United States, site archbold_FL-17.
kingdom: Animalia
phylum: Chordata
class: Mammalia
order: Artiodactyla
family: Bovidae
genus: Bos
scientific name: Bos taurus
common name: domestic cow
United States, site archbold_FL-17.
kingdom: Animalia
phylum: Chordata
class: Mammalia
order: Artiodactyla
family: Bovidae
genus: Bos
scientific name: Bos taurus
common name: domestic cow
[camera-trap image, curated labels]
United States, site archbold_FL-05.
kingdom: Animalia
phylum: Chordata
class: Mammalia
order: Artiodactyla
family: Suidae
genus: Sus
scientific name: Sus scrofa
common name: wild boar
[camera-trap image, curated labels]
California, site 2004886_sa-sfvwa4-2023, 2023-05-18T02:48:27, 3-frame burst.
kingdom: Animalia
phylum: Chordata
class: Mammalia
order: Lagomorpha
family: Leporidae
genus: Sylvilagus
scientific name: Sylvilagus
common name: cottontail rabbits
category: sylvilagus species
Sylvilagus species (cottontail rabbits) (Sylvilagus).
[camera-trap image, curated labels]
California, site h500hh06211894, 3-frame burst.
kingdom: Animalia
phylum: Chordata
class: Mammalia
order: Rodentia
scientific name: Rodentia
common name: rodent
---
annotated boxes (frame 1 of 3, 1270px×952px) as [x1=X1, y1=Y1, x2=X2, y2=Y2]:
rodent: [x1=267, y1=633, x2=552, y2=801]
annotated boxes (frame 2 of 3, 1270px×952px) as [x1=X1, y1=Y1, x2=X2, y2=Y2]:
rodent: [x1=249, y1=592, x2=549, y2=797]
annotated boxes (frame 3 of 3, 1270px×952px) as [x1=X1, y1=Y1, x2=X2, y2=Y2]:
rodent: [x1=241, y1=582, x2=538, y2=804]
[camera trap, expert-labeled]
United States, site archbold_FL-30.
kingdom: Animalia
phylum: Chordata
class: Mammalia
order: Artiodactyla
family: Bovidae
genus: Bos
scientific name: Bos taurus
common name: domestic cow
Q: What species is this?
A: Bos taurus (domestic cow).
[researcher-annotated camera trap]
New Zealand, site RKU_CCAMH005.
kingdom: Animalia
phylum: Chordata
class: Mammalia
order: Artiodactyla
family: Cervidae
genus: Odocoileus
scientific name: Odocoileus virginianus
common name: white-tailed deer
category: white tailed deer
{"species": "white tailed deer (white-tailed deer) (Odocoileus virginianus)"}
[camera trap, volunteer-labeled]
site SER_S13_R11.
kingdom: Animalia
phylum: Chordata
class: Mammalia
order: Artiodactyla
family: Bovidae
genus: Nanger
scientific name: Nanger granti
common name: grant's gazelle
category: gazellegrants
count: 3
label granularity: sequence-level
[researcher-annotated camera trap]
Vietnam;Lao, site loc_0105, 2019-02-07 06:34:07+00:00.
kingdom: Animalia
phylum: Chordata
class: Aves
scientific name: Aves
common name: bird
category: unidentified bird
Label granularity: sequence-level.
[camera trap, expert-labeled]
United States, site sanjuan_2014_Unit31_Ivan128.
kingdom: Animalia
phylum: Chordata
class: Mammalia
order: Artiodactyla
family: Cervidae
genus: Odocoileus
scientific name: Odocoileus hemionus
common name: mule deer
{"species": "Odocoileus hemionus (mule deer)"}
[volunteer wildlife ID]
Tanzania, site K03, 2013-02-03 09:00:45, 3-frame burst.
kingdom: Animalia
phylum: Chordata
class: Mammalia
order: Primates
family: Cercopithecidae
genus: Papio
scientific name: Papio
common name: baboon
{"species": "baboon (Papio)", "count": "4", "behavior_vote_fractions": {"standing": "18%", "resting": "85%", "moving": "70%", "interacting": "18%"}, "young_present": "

────────────────────

**WHAT THE TASK ASKS**
If a line in the material above holds "volunteer", copy it.

**WRITTEN RESPONSE**
[camera trap, volunteer-labeled]
[volunteer wildlife ID]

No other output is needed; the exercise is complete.